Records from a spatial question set
# # # # # # #

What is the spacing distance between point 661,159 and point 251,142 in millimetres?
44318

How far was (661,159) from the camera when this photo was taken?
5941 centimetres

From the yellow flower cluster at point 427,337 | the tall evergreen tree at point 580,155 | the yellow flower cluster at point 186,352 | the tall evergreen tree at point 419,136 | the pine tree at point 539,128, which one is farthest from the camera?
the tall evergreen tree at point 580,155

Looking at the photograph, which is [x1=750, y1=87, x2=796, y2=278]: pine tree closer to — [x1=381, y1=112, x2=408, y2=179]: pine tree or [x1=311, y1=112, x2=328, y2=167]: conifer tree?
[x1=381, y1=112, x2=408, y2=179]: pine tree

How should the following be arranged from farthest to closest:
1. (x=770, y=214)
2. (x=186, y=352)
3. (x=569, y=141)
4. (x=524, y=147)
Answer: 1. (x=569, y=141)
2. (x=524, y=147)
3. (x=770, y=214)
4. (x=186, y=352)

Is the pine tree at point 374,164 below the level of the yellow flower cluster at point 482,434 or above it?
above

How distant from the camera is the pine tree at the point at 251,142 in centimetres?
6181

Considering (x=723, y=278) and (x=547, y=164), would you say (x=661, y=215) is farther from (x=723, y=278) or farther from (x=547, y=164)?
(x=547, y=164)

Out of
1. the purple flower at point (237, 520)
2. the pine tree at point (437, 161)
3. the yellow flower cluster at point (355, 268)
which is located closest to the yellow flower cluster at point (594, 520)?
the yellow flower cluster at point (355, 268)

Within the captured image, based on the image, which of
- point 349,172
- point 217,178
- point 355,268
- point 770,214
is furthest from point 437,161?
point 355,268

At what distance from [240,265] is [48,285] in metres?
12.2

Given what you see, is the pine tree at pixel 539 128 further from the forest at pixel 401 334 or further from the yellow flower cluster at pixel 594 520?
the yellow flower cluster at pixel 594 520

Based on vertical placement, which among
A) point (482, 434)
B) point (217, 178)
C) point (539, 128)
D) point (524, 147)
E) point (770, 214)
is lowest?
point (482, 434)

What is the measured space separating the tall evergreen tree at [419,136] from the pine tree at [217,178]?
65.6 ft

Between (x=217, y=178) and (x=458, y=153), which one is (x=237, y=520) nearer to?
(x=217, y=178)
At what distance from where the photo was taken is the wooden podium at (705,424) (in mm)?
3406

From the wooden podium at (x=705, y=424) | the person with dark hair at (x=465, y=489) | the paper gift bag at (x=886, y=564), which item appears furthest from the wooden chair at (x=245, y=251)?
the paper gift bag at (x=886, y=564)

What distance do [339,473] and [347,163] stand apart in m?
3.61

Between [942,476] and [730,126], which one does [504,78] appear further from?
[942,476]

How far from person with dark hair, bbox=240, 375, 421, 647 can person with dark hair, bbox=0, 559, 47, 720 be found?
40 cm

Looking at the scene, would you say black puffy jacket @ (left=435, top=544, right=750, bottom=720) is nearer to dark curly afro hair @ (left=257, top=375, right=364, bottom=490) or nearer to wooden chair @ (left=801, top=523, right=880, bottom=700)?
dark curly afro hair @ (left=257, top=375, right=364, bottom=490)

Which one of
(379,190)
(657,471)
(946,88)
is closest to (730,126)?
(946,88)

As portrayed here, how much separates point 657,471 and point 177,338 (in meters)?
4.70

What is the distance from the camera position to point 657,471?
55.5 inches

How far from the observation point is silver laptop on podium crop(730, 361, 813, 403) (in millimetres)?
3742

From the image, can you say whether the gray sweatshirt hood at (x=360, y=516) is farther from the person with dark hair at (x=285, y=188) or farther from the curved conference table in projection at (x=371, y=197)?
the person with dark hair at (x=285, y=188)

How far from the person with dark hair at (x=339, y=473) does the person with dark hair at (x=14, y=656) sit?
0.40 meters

# # # # # # #

• _YOUR INSTRUCTIONS_: Quote every one of the rows above word for word, keeping their original order.

• _SOLVED EXERCISE_:
What is the spacing distance between point 661,159 and point 251,142 in millimetres?
44318

How far was (661,159) from the camera when this photo was taken?
5941 centimetres

From the yellow flower cluster at point 427,337 | the tall evergreen tree at point 580,155 | the yellow flower cluster at point 186,352 | the tall evergreen tree at point 419,136 | the pine tree at point 539,128, which one is farthest from the camera?
the tall evergreen tree at point 580,155

Looking at the photograph, which is [x1=750, y1=87, x2=796, y2=278]: pine tree closer to — [x1=381, y1=112, x2=408, y2=179]: pine tree or [x1=311, y1=112, x2=328, y2=167]: conifer tree?
[x1=381, y1=112, x2=408, y2=179]: pine tree

How should the following be arranged from farthest to closest:
1. (x=770, y=214)
2. (x=186, y=352)
3. (x=569, y=141)
4. (x=524, y=147)
Answer: 1. (x=569, y=141)
2. (x=524, y=147)
3. (x=770, y=214)
4. (x=186, y=352)

Is the pine tree at point 374,164 below the level of the yellow flower cluster at point 482,434 or above it?
above

How distant from the camera is the pine tree at the point at 251,142 in centimetres?
6181

Considering (x=723, y=278) and (x=547, y=164), would you say (x=661, y=215) is farther from (x=723, y=278) or farther from (x=547, y=164)?
(x=547, y=164)

Out of
1. the purple flower at point (237, 520)
2. the pine tree at point (437, 161)
3. the yellow flower cluster at point (355, 268)
which is located closest to the yellow flower cluster at point (594, 520)?
the yellow flower cluster at point (355, 268)

Within the captured image, based on the image, which of
- point 349,172
- point 217,178
- point 355,268
- point 770,214
is furthest from point 437,161?
point 355,268

At what distance from [240,265] is [48,285] in metres?
12.2

Given what you see, is the pine tree at pixel 539 128 further from the forest at pixel 401 334 or further from the yellow flower cluster at pixel 594 520?
the yellow flower cluster at pixel 594 520

Based on vertical placement, which among
A) point (482, 434)
B) point (217, 178)
C) point (539, 128)
D) point (524, 147)
E) point (770, 214)
is lowest?
point (482, 434)

What is the measured space separating the tall evergreen tree at [419,136] from the pine tree at [217,178]?
65.6 ft

Between (x=217, y=178) and (x=458, y=153), which one is (x=237, y=520) nearer to?
(x=217, y=178)
At what distance from where the photo was taken is the wooden podium at (705,424) (in mm)?
3406

From the wooden podium at (x=705, y=424) | the person with dark hair at (x=465, y=489) | the paper gift bag at (x=886, y=564), which item appears furthest from the wooden chair at (x=245, y=251)?
the paper gift bag at (x=886, y=564)

What distance do [339,473] and [347,163] stand apart in m?
3.61

Between [942,476] and [730,126], which one does [504,78] appear further from?
[942,476]

How far from person with dark hair, bbox=240, 375, 421, 647 can person with dark hair, bbox=0, 559, 47, 720 be found?
40 cm

Looking at the scene, would you say black puffy jacket @ (left=435, top=544, right=750, bottom=720) is nearer to dark curly afro hair @ (left=257, top=375, right=364, bottom=490) or nearer to wooden chair @ (left=801, top=523, right=880, bottom=700)?
dark curly afro hair @ (left=257, top=375, right=364, bottom=490)

Which one of
(379,190)
(657,471)
(946,88)
is closest to (730,126)?
(946,88)

As portrayed here, how much separates point 657,471 and point 177,338 (in meters)?
4.70

What is the distance from the camera position to point 657,471?
55.5 inches

How far from the observation point is silver laptop on podium crop(730, 361, 813, 403) (in millimetres)?
3742

From the image, can you say whether the gray sweatshirt hood at (x=360, y=516) is farther from the person with dark hair at (x=285, y=188) or farther from the curved conference table in projection at (x=371, y=197)?
the person with dark hair at (x=285, y=188)

How far from the person with dark hair at (x=339, y=473) does the person with dark hair at (x=14, y=656) sit?
0.40 meters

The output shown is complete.